Task to carry out -> Copy the items from the start through the one that contains "Producto alcampo Galletas", swapping "Villa" for "Vila" and changing nothing else. Leave the pictures out.

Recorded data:
★ ★ ★ ★
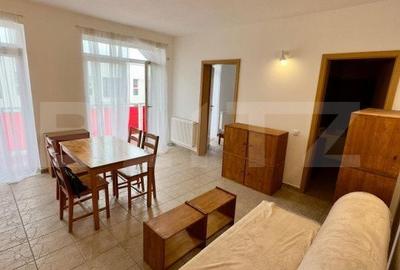 Apartament cu 2 camere în Zorilor - 5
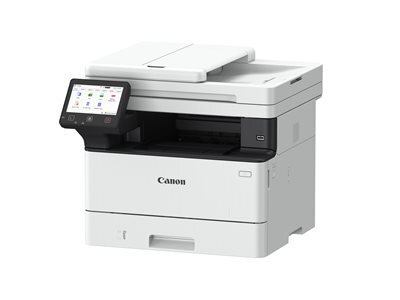 Canon i-SENSYS MF461dw II - imprimante multifonctions - Noir et blanc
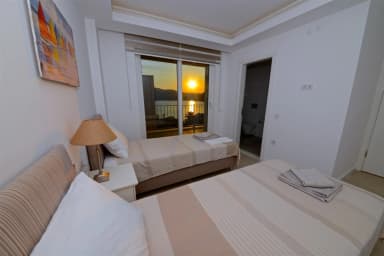 Villa Cassa Mare Kalkan 70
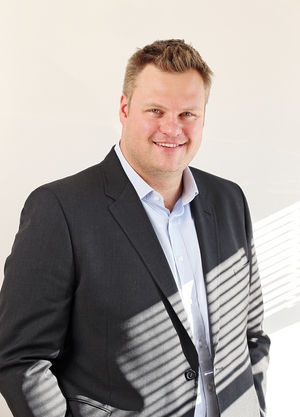 Pieter Keeve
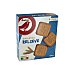 Producto alcampo Galletas relieve producto alcampo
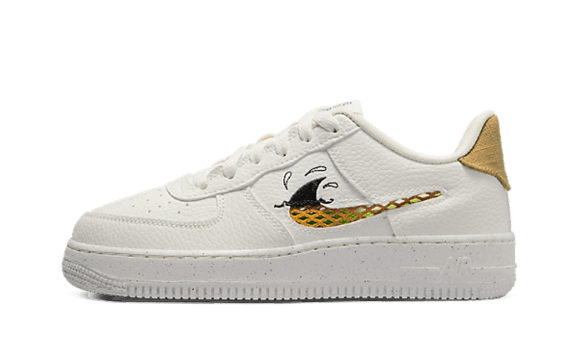 Reaprovizionare Nike Air Force 1 Low Lv8 înot Plajă Zi (gs)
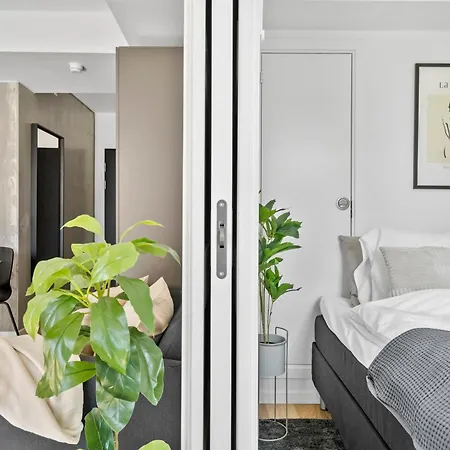 Apartment Modern Luxury Aarhus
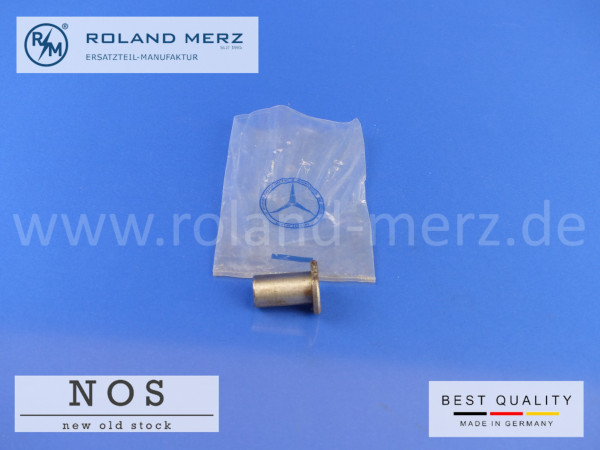 1804210137 Nachstellhülse automatische Bremsbackennachstellung Mercedes 180, 190SL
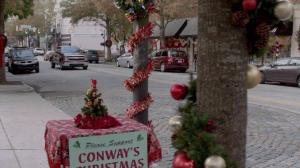 Кадры из фильма Рождество в Конуэе / Christmas in Conway (2013)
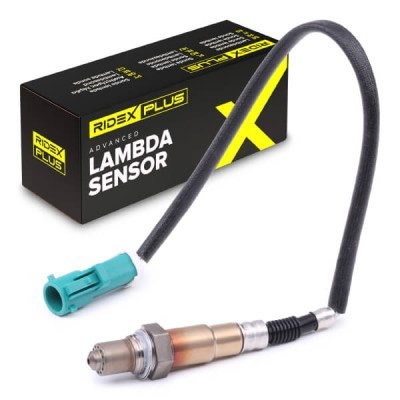 Lambda (Oxygen) Sensor RIDEX 3922L0658P 3922L0658P - photo 2
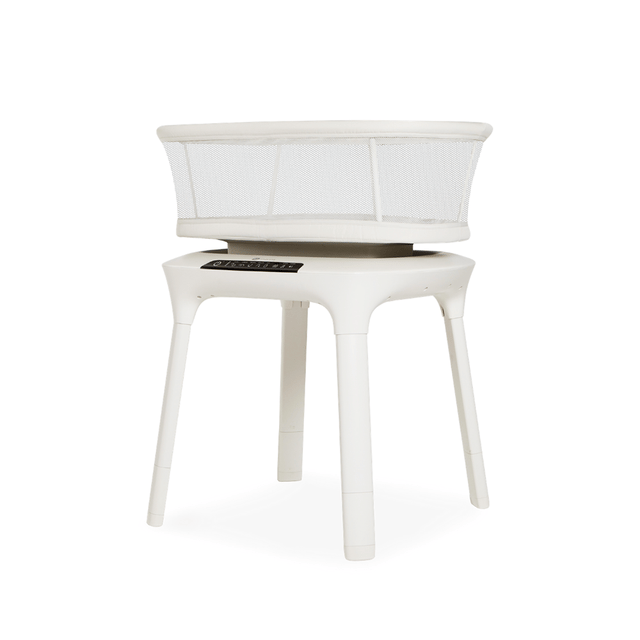 MamaRoo Sleep™ Birch 4Moms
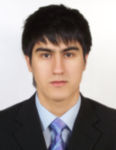 Ihtiyor Akbarov, Salesman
★ ★ ★ ★
Answer area ->
 Apartament cu 2 camere în Zorilor - 5
 Canon i-SENSYS MF461dw II - imprimante multifonctions - Noir et blanc
 Vila Cassa Mare Kalkan 70
 Pieter Keeve
 Producto alcampo Galletas relieve producto alcampo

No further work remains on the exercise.